> _Задания_
1/ Ответьте по фрагменту документа на три вопроса:
(а) В какие годы в России произошла филологическая революция?
(б) Кто входил в «ревтройку» формализма?
(в) Из чего филологическая революция возникла в России и на Западе?
2/ Почему, согласно фрагменту документа, филологическая революция в России была до крайности осложнена и обострена? Ответьте в одном–трех предложениях.

> _Фрагмент документа_

Чтение онлайн

ЖАНРЫ

Культурология. Дайджест №1 / 2017
Шрифт:

В самом деле: в России одновременно с европейской революцией в философии в те же самые переломные годы (1914–1923) произошла филологическая революция, которая была продолжением и завершением так называемого русского литературоцентризма – отвоеванной еще в XIX в. у самодержавия и государственной религии «светской» территории – плацдарма «культуры» перед лицом во многом еще средневекового и постольку еще полупатриархального и монархического мира жизни. Если лозунгом научно-философской революции, о которой говорилось выше, было требование Э. Гуссерля вернуться «к самим вещам» (zu den Sachenselbst), к донаучному, дотеоретическому опыту переживаний и дескрипций «мира жизни», – то русская филологическая революция, отталкиваясь от «ихнего гейста», от интеллигентского морализма, от русской «идейной» идеологии освободительного движения до 1917 г., наоборот, сделала акцент на «науке» и «научности», футуристической и позитивистской одновременно. Тогда, в ситуации глубочайшего краха интеллигентского сознания и «мировоззрения», новые возможности литературоведческого и лингвистического мышления были связаны в особенности с деятельностью так называемого «формализма», и прежде всего его «ревтройки» (В. Шкловский, Ю. Тынянов, Б. Эйхенбаум). Хотя подлинные достижения «формалистов» приходятся в основном на 1920-е годы, – «формалистическая парадигма» просуществовала до конца советского века и сделалась почти эталоном «нормальной науки» и у нас, и в значительной степени на Западе как раз тогда, когда эта парадигма окончательно оторвалась от питавших и продвигавших ее источников, утратив творческие импульсы, институциализировавшись и «разакадемичившись» во всем научном мире. Возникшая после «сталинской ночи» легенда о «золотых 20-х годах», помимо прочего, сделала во многом неизвестной и непонятной неофициальную русскую мысль – пореволюционную, но несоветскую 25 .

25

См. об этом: Махлин В.Л. Третий ренессанс // Бахтинология: Исследования, переводы, публикации / Под ред. К.Г. Исупова. – СПб., 1995. – С. 132–154.

Филологическая революция в России, как и на Западе, возникла из «продуктивного кризиса», из «требований смежных наук», т.е. требований предметного самоопределения и автономии наук исторического опыта, причем в России все это было до крайности осложнено и обострено идеологическим давлением «заменой истории литературы историей общественной мысли, или даже общества (политики), или даже революционной интеллигенции» 26 .

> _Фрагменты записей_
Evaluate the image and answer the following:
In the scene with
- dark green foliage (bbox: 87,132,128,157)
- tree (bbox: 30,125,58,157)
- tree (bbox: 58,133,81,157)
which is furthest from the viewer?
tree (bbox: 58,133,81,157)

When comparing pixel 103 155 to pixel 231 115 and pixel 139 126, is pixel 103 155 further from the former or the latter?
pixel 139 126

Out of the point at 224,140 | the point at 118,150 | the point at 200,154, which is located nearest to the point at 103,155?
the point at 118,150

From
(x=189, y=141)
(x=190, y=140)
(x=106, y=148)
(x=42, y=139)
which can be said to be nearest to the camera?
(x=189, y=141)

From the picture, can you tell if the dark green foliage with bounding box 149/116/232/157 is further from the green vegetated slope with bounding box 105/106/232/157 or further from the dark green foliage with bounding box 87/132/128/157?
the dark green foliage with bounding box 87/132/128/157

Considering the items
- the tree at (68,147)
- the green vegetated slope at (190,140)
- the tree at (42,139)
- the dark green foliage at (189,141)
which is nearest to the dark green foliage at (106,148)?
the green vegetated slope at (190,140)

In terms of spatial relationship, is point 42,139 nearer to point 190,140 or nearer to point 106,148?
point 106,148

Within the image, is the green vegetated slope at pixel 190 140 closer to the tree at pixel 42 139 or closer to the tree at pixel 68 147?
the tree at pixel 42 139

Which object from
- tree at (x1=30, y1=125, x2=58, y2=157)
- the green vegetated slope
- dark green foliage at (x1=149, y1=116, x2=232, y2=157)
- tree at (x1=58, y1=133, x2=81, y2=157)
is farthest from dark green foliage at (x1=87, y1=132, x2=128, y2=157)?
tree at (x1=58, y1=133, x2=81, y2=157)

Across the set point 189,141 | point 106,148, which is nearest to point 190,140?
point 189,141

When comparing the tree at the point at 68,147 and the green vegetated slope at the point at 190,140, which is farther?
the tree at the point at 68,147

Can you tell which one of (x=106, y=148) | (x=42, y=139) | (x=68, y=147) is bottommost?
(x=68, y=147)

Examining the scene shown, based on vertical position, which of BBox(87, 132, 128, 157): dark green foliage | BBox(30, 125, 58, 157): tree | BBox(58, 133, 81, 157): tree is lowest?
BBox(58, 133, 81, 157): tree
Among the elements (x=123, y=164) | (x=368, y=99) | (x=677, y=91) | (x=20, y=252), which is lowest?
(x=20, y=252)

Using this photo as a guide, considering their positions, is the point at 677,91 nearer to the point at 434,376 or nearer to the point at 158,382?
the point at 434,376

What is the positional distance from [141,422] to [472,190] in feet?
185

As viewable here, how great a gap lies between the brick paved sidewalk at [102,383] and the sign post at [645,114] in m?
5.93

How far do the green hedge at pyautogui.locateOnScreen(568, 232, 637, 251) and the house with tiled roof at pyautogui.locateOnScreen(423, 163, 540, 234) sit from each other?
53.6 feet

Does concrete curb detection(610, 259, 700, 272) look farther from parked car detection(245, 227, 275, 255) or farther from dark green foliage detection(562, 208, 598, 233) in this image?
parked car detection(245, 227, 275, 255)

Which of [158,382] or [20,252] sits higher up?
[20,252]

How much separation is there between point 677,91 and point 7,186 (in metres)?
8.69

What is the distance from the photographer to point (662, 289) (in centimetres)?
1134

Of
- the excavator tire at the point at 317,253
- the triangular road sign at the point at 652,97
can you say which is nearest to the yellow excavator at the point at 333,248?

> _Ответы к заданиям_
1/
(а) В 1914–1923 годах.
(б) В. Шкловский, Ю. Тынянов и Б. Эйхенбаум.
(в) Из «продуктивного кризиса», из «требований смежных наук».

2/ Ее осложняло идеологическое давление. История литературы подменялась историей общественной мысли, общества (политики) или даже революционной интеллигенции.